*** PROVIDED DATA Section Begins ***

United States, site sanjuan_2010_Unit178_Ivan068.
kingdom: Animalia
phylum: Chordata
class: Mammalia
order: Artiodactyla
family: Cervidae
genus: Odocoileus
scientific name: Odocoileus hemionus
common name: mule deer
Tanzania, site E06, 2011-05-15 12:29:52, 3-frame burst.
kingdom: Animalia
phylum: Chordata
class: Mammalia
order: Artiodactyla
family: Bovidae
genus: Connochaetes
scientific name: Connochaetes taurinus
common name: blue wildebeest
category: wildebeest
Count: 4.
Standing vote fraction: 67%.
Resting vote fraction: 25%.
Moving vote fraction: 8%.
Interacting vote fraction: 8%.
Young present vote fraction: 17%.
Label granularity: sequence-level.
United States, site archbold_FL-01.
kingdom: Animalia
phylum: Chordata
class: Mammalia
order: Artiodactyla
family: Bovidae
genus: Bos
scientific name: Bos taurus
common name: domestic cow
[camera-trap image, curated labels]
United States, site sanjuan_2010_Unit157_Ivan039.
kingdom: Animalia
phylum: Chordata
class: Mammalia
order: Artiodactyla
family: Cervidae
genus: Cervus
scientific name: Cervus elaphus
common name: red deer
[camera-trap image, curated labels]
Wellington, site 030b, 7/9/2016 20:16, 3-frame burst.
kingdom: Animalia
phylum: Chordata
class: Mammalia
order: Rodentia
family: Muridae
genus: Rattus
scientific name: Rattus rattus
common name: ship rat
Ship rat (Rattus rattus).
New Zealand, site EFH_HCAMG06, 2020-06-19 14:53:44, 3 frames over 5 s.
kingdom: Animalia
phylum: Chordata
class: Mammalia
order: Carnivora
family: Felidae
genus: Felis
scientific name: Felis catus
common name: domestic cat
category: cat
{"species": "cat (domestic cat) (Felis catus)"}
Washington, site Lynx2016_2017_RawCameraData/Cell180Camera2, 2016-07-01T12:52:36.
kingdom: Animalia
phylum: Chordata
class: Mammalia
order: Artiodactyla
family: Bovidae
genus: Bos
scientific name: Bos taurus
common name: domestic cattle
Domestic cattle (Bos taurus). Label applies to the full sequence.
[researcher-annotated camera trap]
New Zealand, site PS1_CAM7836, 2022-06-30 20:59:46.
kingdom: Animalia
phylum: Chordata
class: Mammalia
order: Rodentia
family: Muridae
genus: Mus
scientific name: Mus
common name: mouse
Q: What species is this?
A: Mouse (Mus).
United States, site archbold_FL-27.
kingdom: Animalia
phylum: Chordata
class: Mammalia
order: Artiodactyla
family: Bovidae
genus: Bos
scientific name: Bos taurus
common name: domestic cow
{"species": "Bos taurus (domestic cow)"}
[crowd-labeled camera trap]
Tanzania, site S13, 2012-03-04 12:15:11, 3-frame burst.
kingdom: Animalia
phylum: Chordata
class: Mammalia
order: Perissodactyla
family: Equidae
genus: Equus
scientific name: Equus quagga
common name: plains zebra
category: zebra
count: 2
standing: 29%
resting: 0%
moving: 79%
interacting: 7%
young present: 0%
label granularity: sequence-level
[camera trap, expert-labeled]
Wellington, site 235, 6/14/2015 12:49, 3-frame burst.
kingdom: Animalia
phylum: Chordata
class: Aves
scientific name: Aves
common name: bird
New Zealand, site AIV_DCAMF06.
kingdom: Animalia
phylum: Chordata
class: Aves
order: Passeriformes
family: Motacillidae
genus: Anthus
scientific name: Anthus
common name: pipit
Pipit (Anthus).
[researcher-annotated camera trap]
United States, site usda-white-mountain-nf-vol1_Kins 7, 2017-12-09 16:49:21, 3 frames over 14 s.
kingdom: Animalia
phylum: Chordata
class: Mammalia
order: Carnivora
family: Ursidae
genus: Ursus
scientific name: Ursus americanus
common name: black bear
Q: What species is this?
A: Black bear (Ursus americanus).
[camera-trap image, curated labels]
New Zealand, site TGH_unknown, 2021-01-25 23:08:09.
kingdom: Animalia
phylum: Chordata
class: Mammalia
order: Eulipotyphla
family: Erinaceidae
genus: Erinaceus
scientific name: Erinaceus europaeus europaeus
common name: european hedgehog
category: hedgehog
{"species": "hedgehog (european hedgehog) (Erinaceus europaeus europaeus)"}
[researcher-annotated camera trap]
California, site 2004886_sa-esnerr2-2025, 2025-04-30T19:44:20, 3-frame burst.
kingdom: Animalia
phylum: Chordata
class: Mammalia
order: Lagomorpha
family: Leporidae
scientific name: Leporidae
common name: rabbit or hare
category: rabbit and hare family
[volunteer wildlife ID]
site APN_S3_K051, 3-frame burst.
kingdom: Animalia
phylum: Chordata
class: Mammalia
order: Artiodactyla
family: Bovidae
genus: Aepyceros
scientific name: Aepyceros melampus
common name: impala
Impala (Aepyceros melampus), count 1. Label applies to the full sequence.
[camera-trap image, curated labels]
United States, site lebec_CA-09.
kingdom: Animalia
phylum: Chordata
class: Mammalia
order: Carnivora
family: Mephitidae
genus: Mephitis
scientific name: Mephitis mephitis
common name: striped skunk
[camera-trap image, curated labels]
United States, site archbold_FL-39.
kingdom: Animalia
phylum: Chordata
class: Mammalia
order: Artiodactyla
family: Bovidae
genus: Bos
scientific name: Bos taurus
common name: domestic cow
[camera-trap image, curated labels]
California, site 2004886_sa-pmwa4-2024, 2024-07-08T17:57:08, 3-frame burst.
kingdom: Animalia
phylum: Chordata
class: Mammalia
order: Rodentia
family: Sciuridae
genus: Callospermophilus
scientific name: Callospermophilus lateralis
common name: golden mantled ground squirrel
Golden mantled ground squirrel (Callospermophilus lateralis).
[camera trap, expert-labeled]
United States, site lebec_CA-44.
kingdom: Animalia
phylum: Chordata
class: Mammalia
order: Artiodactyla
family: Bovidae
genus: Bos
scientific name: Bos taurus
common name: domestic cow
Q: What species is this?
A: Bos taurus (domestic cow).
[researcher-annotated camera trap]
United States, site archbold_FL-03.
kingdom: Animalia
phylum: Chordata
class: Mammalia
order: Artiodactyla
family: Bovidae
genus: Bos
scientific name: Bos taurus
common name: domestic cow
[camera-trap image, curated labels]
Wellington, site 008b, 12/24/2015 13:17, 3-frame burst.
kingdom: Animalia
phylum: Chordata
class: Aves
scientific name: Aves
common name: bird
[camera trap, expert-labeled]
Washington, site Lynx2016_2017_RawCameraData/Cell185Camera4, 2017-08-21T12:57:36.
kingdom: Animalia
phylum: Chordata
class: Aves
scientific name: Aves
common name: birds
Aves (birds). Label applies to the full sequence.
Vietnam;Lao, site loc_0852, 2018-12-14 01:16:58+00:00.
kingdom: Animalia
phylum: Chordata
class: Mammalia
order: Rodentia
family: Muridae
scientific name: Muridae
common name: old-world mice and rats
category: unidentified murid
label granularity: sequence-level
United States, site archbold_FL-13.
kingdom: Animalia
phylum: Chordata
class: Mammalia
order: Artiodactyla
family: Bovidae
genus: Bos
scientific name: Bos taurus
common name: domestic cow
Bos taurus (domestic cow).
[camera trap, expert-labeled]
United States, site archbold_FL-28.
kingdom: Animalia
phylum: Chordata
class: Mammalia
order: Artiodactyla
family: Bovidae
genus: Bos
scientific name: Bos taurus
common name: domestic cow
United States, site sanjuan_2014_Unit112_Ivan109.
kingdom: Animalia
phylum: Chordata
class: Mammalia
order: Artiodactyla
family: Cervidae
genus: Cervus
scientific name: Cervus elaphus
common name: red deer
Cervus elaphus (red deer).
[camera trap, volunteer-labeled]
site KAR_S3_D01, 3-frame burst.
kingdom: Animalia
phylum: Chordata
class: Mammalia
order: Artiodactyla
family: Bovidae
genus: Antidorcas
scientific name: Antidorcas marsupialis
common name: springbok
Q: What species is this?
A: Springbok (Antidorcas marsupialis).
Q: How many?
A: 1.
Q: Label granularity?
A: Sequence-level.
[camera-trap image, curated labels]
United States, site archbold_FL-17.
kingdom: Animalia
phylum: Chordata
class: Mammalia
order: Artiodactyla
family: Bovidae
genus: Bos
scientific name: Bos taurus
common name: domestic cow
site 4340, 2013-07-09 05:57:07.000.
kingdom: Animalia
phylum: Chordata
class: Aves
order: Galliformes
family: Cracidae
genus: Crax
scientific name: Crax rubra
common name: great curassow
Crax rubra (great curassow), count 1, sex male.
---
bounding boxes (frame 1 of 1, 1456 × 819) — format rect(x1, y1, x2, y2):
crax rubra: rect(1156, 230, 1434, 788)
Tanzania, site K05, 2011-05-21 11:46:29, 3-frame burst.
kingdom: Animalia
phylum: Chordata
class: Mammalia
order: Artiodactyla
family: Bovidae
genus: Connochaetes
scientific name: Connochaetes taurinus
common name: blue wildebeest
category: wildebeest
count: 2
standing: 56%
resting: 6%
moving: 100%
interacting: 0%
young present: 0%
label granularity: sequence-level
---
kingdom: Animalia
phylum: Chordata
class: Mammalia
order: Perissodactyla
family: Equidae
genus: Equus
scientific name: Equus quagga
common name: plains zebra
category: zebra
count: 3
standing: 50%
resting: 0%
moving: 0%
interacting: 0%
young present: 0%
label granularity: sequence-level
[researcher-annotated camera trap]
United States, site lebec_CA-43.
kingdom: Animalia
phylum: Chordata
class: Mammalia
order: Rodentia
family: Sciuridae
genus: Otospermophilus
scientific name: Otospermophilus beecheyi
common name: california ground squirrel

*** PROVIDED DATA Section Ends ***

■ WHAT THE TASK REQUIRES: Starting at the line that contains "scientific name: Antidorcas marsupialis", transcribe every line through the last line of the entries above, exactly, and nothing else.

■ ANSWER SPACE:
scientific name: Antidorcas marsupialis
common name: springbok
Q: What species is this?
A: Springbok (Antidorcas marsupialis).
Q: How many?
A: 1.
Q: Label granularity?
A: Sequence-level.
[camera-trap image, curated labels]
United States, site archbold_FL-17.
kingdom: Animalia
phylum: Chordata
class: Mammalia
order: Artiodactyla
family: Bovidae
genus: Bos
scientific name: Bos taurus
common name: domestic cow
site 4340, 2013-07-09 05:57:07.000.
kingdom: Animalia
phylum: Chordata
class: Aves
order: Galliformes
family: Cracidae
genus: Crax
scientific name: Crax rubra
common name: great curassow
Crax rubra (great curassow), count 1, sex male.
---
bounding boxes (frame 1 of 1, 1456 × 819) — format rect(x1, y1, x2, y2):
crax rubra: rect(1156, 230, 1434, 788)
Tanzania, site K05, 2011-05-21 11:46:29, 3-frame burst.
kingdom: Animalia
phylum: Chordata
class: Mammalia
order: Artiodactyla
family: Bovidae
genus: Connochaetes
scientific name: Connochaetes taurinus
common name: blue wildebeest
category: wildebeest
count: 2
standing: 56%
resting: 6%
moving: 100%
interacting: 0%
young present: 0%
label granularity: sequence-level
---
kingdom: Animalia
phylum: Chordata
class: Mammalia
order: Perissodactyla
family: Equidae
genus: Equus
scientific name: Equus quagga
common name: plains zebra
category: zebra
count: 3
standing: 50%
resting: 0%
moving: 0%
interacting: 0%
young present: 0%
label granularity: sequence-level
[researcher-annotated camera trap]
United States, site lebec_CA-43.
kingdom: Animalia
phylum: Chordata
class: Mammalia
order: Rodentia
family: Sciuridae
genus: Otospermophilus
scientific name: Otospermophilus beecheyi
common name: california ground squirrel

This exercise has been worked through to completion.